▶ **Instructions to follow**: Reproduce verbatim the portion of the items below from the line with "Beginning with closest" up to and including the line with "317 millimetres", and nothing else.

--- Begin Excerpted data ---

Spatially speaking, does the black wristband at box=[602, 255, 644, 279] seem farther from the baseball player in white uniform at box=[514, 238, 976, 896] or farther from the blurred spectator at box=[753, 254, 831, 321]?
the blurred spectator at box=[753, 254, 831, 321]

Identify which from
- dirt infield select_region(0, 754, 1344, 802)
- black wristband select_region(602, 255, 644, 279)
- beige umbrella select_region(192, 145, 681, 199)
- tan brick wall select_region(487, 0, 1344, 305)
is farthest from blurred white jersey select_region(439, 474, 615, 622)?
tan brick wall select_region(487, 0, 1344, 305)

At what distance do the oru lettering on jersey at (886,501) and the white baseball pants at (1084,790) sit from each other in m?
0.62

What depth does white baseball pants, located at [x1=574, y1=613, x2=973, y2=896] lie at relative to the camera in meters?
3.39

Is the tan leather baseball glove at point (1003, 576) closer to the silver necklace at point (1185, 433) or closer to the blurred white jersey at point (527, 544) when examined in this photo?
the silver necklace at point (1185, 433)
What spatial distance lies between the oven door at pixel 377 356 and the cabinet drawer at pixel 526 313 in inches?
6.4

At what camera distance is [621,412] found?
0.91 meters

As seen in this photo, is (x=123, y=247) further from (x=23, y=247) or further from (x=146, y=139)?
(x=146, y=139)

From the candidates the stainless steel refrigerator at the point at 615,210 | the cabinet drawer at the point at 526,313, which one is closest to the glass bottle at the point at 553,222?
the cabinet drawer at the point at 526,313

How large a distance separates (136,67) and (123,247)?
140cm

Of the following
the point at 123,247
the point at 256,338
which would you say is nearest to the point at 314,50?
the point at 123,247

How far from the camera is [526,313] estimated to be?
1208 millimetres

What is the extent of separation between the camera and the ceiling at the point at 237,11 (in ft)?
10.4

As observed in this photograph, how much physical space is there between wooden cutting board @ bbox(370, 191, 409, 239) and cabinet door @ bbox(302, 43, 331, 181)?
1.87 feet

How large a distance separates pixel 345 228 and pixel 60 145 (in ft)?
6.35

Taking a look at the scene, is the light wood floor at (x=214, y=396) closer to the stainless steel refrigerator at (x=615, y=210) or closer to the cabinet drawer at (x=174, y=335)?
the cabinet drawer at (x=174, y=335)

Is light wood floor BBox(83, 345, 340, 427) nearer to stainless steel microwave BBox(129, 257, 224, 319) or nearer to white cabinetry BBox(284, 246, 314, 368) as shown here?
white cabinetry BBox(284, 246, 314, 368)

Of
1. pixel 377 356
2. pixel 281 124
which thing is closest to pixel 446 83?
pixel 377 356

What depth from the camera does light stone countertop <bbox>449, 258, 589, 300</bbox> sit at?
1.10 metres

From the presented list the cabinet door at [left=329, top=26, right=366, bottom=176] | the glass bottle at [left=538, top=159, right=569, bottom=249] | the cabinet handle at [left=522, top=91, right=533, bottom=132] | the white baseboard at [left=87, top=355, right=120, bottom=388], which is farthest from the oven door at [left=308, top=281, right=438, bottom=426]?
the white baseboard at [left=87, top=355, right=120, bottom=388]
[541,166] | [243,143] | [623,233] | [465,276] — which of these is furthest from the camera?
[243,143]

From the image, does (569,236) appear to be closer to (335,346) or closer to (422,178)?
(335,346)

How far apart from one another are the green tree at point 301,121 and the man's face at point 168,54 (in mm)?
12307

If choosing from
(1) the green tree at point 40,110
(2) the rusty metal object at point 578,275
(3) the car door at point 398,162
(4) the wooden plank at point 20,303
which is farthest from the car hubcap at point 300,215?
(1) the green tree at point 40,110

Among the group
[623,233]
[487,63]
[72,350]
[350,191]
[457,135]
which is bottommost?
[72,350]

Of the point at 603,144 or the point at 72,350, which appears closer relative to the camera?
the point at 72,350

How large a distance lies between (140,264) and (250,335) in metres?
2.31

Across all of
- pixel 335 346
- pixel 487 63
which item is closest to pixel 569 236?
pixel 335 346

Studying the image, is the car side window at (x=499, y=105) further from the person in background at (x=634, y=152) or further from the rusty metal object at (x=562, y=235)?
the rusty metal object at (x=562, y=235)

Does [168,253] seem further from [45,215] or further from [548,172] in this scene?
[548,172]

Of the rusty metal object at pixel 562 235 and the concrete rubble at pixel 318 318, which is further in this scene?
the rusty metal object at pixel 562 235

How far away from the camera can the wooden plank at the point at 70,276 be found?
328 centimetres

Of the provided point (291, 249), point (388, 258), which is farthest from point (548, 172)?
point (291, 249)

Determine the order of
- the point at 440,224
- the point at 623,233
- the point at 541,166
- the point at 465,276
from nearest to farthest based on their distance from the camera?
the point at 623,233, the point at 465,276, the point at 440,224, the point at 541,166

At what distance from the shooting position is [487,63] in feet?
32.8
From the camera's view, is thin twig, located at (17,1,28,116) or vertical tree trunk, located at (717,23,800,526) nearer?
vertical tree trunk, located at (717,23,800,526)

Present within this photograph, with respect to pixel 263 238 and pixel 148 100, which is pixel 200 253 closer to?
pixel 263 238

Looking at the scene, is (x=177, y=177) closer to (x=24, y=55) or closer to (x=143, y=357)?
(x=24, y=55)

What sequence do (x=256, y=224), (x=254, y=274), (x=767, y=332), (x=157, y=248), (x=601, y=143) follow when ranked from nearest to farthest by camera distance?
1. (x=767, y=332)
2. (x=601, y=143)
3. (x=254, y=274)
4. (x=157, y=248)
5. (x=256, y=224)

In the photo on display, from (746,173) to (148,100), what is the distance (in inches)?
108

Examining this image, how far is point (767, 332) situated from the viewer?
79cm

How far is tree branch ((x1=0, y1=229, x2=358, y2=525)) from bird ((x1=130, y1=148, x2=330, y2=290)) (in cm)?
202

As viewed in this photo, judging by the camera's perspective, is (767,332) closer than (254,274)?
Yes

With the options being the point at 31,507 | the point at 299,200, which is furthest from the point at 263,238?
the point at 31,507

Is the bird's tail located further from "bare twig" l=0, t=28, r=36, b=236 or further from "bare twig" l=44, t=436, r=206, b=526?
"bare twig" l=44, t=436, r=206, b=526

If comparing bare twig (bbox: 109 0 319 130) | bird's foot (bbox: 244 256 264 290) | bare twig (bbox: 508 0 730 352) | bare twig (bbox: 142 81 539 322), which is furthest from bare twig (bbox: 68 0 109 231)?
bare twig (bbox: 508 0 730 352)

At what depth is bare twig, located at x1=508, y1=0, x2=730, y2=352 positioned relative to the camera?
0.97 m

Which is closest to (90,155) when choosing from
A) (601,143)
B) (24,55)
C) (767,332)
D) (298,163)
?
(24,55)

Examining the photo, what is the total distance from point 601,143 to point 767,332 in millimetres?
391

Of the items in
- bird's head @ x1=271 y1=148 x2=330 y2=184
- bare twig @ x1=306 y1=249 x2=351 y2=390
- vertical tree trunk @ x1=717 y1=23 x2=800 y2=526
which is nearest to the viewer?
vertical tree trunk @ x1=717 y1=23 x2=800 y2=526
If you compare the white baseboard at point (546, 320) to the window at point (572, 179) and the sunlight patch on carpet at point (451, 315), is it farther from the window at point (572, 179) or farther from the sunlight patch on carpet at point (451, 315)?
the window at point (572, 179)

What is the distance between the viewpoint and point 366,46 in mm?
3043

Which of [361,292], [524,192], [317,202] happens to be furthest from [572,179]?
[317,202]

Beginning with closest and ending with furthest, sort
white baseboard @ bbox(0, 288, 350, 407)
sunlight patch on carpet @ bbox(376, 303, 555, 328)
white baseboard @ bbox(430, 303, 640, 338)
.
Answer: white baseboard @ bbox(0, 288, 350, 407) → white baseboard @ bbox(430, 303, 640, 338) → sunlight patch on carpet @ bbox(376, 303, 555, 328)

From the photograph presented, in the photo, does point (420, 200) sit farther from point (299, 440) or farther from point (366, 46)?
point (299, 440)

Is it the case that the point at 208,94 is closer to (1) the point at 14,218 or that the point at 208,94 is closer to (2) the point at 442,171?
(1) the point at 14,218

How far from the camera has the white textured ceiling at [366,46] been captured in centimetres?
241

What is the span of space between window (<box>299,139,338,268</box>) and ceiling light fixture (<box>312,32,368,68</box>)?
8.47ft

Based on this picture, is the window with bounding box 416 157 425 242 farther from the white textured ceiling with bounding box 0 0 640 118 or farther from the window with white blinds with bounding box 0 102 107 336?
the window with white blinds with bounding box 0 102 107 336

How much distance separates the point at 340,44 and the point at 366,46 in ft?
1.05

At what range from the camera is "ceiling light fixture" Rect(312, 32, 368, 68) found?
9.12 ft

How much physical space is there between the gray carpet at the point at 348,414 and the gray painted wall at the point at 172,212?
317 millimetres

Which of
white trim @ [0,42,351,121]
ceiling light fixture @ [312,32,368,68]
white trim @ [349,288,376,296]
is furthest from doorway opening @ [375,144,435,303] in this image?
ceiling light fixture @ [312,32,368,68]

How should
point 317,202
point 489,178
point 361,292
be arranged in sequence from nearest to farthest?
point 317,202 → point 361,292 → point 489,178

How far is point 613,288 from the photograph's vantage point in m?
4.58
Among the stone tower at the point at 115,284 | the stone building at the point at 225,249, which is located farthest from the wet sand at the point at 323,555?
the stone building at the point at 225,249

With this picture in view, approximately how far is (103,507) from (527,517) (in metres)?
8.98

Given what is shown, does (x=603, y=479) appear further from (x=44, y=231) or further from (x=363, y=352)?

--- End Excerpted data ---

▶ **Task result**:
Beginning with closest and ending with furthest, sort
white baseboard @ bbox(0, 288, 350, 407)
sunlight patch on carpet @ bbox(376, 303, 555, 328)
white baseboard @ bbox(430, 303, 640, 338)
.
Answer: white baseboard @ bbox(0, 288, 350, 407) → white baseboard @ bbox(430, 303, 640, 338) → sunlight patch on carpet @ bbox(376, 303, 555, 328)

From the photograph presented, in the photo, does point (420, 200) sit farther from point (299, 440) or farther from point (366, 46)?
point (299, 440)

Is it the case that the point at 208,94 is closer to (1) the point at 14,218 or that the point at 208,94 is closer to (2) the point at 442,171?
(1) the point at 14,218

How far from the camera has the white textured ceiling at [366,46] been captured in centimetres?
241

What is the span of space between window (<box>299,139,338,268</box>) and ceiling light fixture (<box>312,32,368,68</box>)?
8.47ft

Based on this picture, is the window with bounding box 416 157 425 242 farther from the white textured ceiling with bounding box 0 0 640 118 or farther from the window with white blinds with bounding box 0 102 107 336?
the window with white blinds with bounding box 0 102 107 336

How much distance separates the point at 340,44 and the point at 366,46 in ft?
1.05

At what range from the camera is "ceiling light fixture" Rect(312, 32, 368, 68) found?
9.12 ft

How much physical space is there between the gray carpet at the point at 348,414 and the gray painted wall at the point at 172,212?
317 millimetres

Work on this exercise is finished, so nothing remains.